Need smarter insights in your inbox? Join our weekly newsletters to get solely what issues to enterprise AI, information, and safety leaders. Subscribe Now
Up to date Friday August 8, 5:21 pm ET: shortly after this publish’s publication, OpenAI co-founder and CEO Sam Altman introduced the corporate would restore entry to GPT-4o and different outdated fashions for chosen customers, admitting the GPT-5 launch was “extra bumpy than we hoped for.”
The launch of OpenAI’s lengthy anticipated new mannequin, GPT-5, is off to a rocky begin to say the least.

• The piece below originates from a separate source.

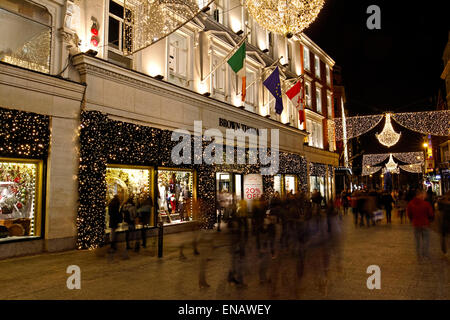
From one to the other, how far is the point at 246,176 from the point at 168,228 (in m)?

Even forgiving errors in charts and voice demos throughout yesterday’s livestreamed presentation of the brand new mannequin (truly 4 separate fashions, and a ‘Considering’ mode that may be engaged for 3 of them), a variety of person experiences have emerged since GPT-5’s launch displaying it erring badly when fixing comparatively easy issues that previous OpenAI fashions — and rivals from competing AI labs — reply accurately.
For instance, information scientist Colin Fraser posted screenshots displaying GPT-5 getting a math proof incorrect (whether or not 8.888 repeating is the same as 9 — it’s after all, not).
AI Scaling Hits Its Limits
Energy caps, rising token prices, and inference delays are reshaping enterprise AI. Be part of our unique salon to find how high groups are:
- Turning power right into a strategic benefit
- Architecting environment friendly inference for actual throughput positive factors
- Unlocking aggressive ROI with sustainable AI methods
Safe your spot to remain forward: https://bit.ly/4mwGngO
It additionally failed on a easy algebra arithmetic downside that elementary schoolers may in all probability nail, 5.9 = x + 5.11.
Utilizing GPT-5 to guage OpenAI’s personal misguided presentation charts additionally didn’t yield useful or right responses.
It additionally failed on this trickier math word problem below (which, to be honest, stumped this human at first…although Elon Musk’s Grok 4 AI answered it accurately. For a touch, consider the truth that flagstones on this case can’t be divided into smaller parts. They need to stay in tact as 80 separate items, so no halves or quarters).
The older 4o mannequin carried out better for me on a minimum of one among these math issues. Sadly, OpenAI is slowly deprecating these older fashions — together with the previous default GPT-4o and the highly effective reasoning mannequin o3 — for customers of ChatGPT, although they’ll proceed to be accessible within the software programming interface (API) for builders for the foreseeable future.
Not pretty much as good at coding as benchmarks point out
Despite the fact that OpenAI’s inner benchmarks and a few third-party exterior ones have proven GPT-5 to outperform all other models at coding, it seems that in actual world utilization, Anthropic’s lately up to date Claude Opus 4.1 appears to do a greater job at “one-shotting” sure duties, that’s, finishing the person’s desired software or software program construct to their specs. See an example below from developer Justin Sun posted to X :
As well as, a report from security firm SPLX discovered that OpenAI’s inner security layer left main gaps in areas like enterprise alignment and vulnerability to immediate injection and obfuscated logic assaults.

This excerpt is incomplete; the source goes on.